The Privilege of Pastoral Ministry: A Letter to My Church

by Raymond Johnson

Raymond Johnson is the senior pastor of Christ Church West Chester in West Chester, Pennsylvania.

April 1, 2026

Abstract: Raymond Johnson writes a letter to his congregation expressing the privilege he feels in serving as their pastor. While there are many difficult things that seminary can’t prepare a pastor for, it is also unable to prepare him for the profound affection he will feel for his people as he shepherds them through blessings, trials, and suffering of various kinds. 

 


 

There are many things seminary doesn’t prepare a pastor to do. 

I’ll concede, however, that much of what seminary doesn’t prepare a pastor to do is based on the context in which he serves. For example, in my early years of pastoral ministry at Christ Church West Chester (then The Journey), seminary didn’t prepare me for the reality that I’d have to shovel snow off the sidewalk on the same Sunday mornings I was frantically trying to finish my first sermons; it didn’t prepare me for the fact that I’d have to learn how to troubleshoot a boiler system via FaceTime with Terry Kraus so that we could assemble in a warm gathering space; or that I’d (literally) have to chase bats out of the sanctuary so they wouldn’t fly in circles over people’s heads during our evening services. 

Today, though, I can happily say, nearly eleven years later, I’m prepared for (some of) what seminary didn’t prepare me for: we have interns to shovel our sidewalks; more competent men alongside Terry Kraus to service our building; and bats have been (mostly) chased out and are now (mostly) kept out, thanks to the wire fencing in our tower. 

And yet, after all these years and on the other side of my sabbatical, I’m still learning about something that seminary didn’t prepare me for—understanding the privilege of pastoral ministry. Now, to be fair, I don’t believe seminary can prepare a pastor to understand this privilege, at least not in the way I’m thinking of here. This type of understanding is based on both the place and the length of a pastorate. 

For example, seminary didn’t prepare me for the happiness I’d experience at Claire Baker’s wedding; for the anguish I felt when Terri Melloni’s daughter passed away; for the burden I sense for those afflicted by trials and temptations and delayed providence and broken promises and missed expectations and scary situations and uncertain futures; or for the distraught hopefulness I feel in the wake of Murray Mullins’s sudden death last Thursday. (There are many other examples I could share, but not all of them can be in a public forum). 

Seminary didn’t prepare me to understand that this is the privilege of pastoral ministry—to be beside you, serving as your pastor at the highest of highs and the lowest of lows in your lives; to be with you from life’s first cry, when you welcome your child(ren) into the world, to life’s final breath, when you leave the land of the dying for the land of the living; and to be near you when life doesn’t work out the way you thought or expected or desired. And reminding you all along the way of the love of God the Father through God the Son in the power of God the Spirit, even as I’ve prayed that you would keep the faith and not lose heart. 
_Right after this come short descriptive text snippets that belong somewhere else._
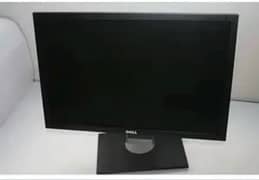 Dell P2210T 22 inches LCD Genuine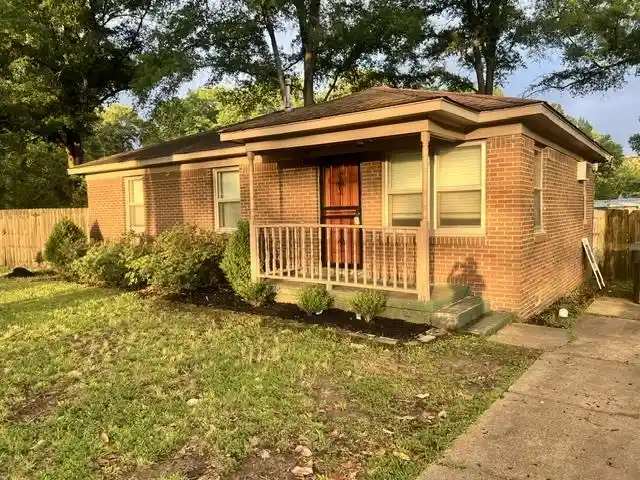 Homes for sale in Collierville, TN | 170 Wilson St, Collierville, TN 38017 | MLS# 10224580
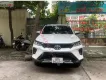Toyota Fortuner 2021 - CẦN BÁN TOYOTA FORTUNER 2.4G 4x2 AT LEGENDER – ĐỜI 2021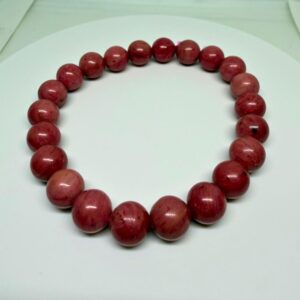 Thulite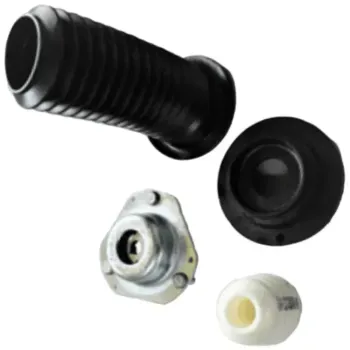 Amortecedor-Dianteiro-Ford-Ecosport-2012-a-2017-Direito-Esquerdo-SK244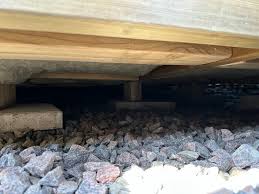 Image result for site:byggahus.se Rockwool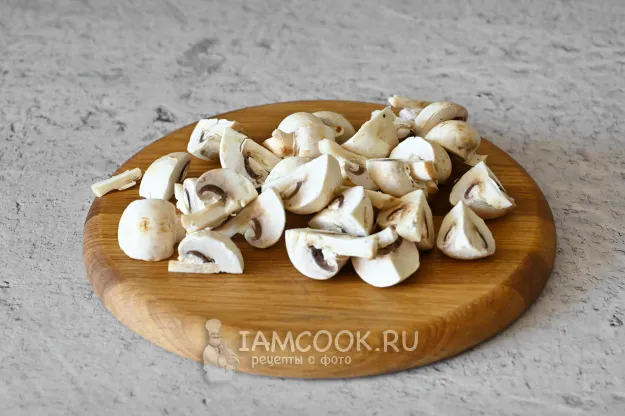 Шаг 2: иллюстрация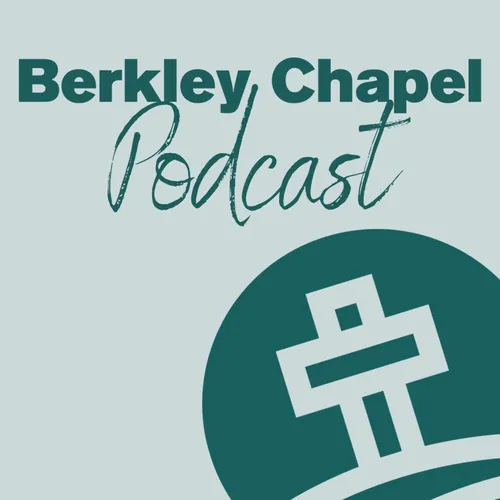 Berkley Chapel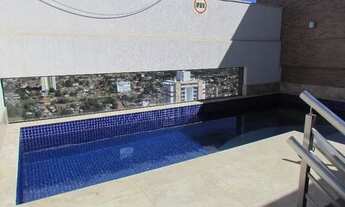 Imagem 2: Apartamento com 1 dormitório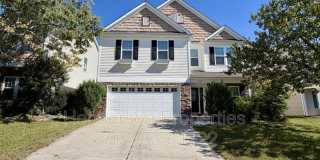1444 Duckhorn Street NW Gallery 1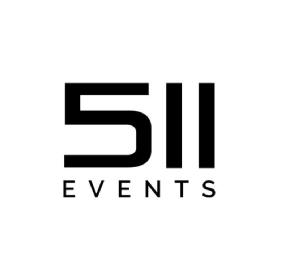 Imagen de 511 EVENTS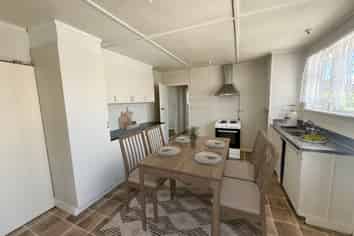 118 Main North Road, Otorohanga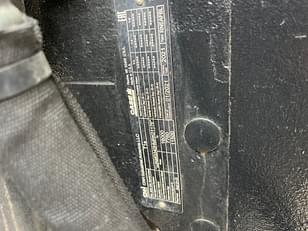 Main image Case IH Magnum 340 9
Writing Murray’s funeral sermon last week brought these feelings to mind, as I had the privilege of exercising my final duty as his pastor. I smiled as I wrote, because I realized that it was a gift to remember the man, our beloved brother, Murray Mullins. (I even told Meghan that funeral sermons for our members are my favorite sermons to write and preach, not because I want you to pass, but because I get to think about you and serve you one last time). 

As I continue to learn the privilege of pastoral ministry, I think for the first time I understand the apostle and can say, “For what is [my] hope or joy or crown of boasting before the Lord Jesus at his coming? Is it not you,” Christ Church West Chester. “For you are [my] glory and joy” (1 Thes. 2:19–20).